■ **Tu tarea**: Retoma el texto sobre la enfermera que trabajó en Ifema y sigue escribiéndolo a partir de su última oración.

■ **Texto para revisar**:
>>>
En lo personal, a este padre de cuatro hijos –a tres que no viven con él no los ve hace dos meses– la crisis le ha hecho «aprender a valorar la libertad» y entender lo vulnerables que somos.

Laura:&punctSpace;«Yo quería ir a Ifema»

«Tenía pensado presentarme a ayudar si no me llamaban, quería ir a Ifema porque era el sitio donde más se podía colaborar y era un momento histórico», comenta Laura, enfermera de 41 años, residente en Valdemoro, entre Madrid y Toledo. Fue convocada por Sanidad para trabajar en el pabellón 9 y recuerda que la noche anterior no durmió por temor a lo que hallaría.

Los peores días fueron los primeros. Era pleno pico e Ifema no acababa de ordenarse, con demoras para recibir el traje especial y los elementos, algo que luego fue subsanándose. Estaba establecido un descanso cada cuatro horas para quitarse el traje, la bata impermeable, el gorro, las dos mascarillas, el gorro y los tres pares de guantes.
<<<
[Datos guardados]
>>>
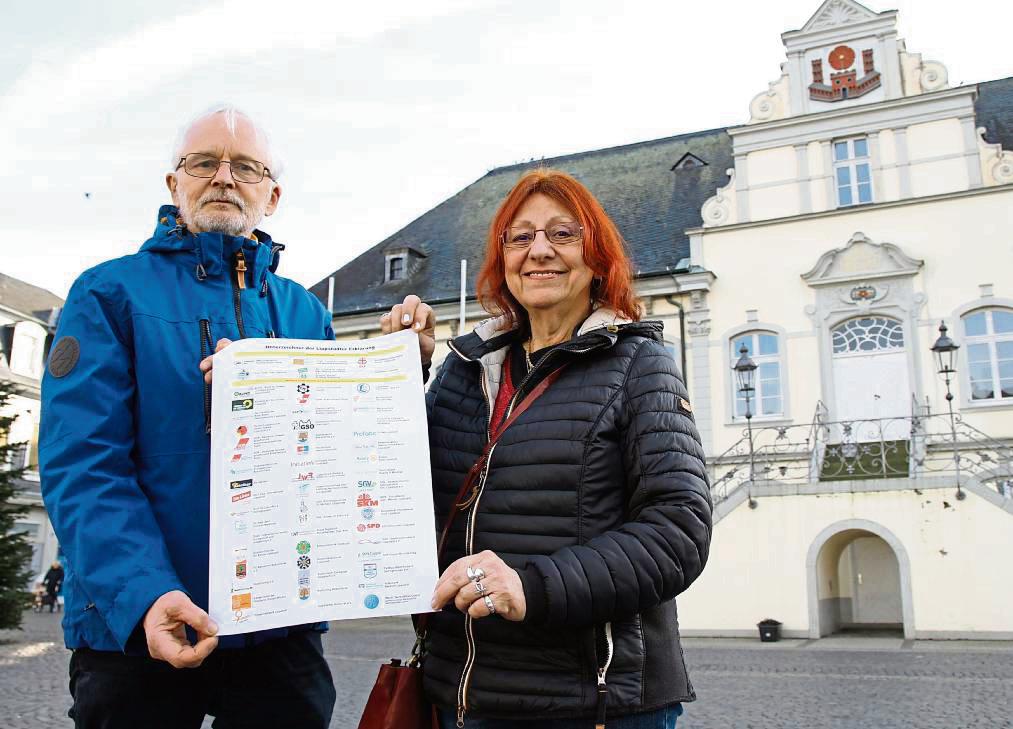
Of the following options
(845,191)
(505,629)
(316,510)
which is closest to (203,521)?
(316,510)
<<<
■ **Respuesta**:
Acompañada por otros 200 sanitarios en su pabellón, pide reivindicar la organización que tuvo el enorme predio del noreste madrileño, con supervisores que trabajaban a sol y sombra para abastecer los pedidos, además de contar con alimentación gratuita y hasta biblioteca.

«El primer día fue el peor, cuando de repente tuvimos 30 ingresos por Covid al mismo tiempo. Fue un caos y agobio, sumado al calor del traje con el que trabajábamos. Un día me olvidé una chocolatina en un bolsillo y salió líquida. Algunos compañeros tenían hematomas en la cara por las pantallas faciales», relata.

El mayor reto anímico fue cuando le informaron que el límite de edad para salvar (el criterio para permitir el ingreso de pacientes) bajaba a 60 años. «Pasó de 80 a 70 y en el peor momento a 60. Y mis padres tienen 70... Ahí pensé ‘Dios mío, en la que estamos metidos’. He visto médicos volver llorando cuando les decían a los pacientes que se tenían que quedar en la casa por falta de sitio. Nadie nos enseña qué decir a esos hijos que perdieron a su padre y no se han podido despedir».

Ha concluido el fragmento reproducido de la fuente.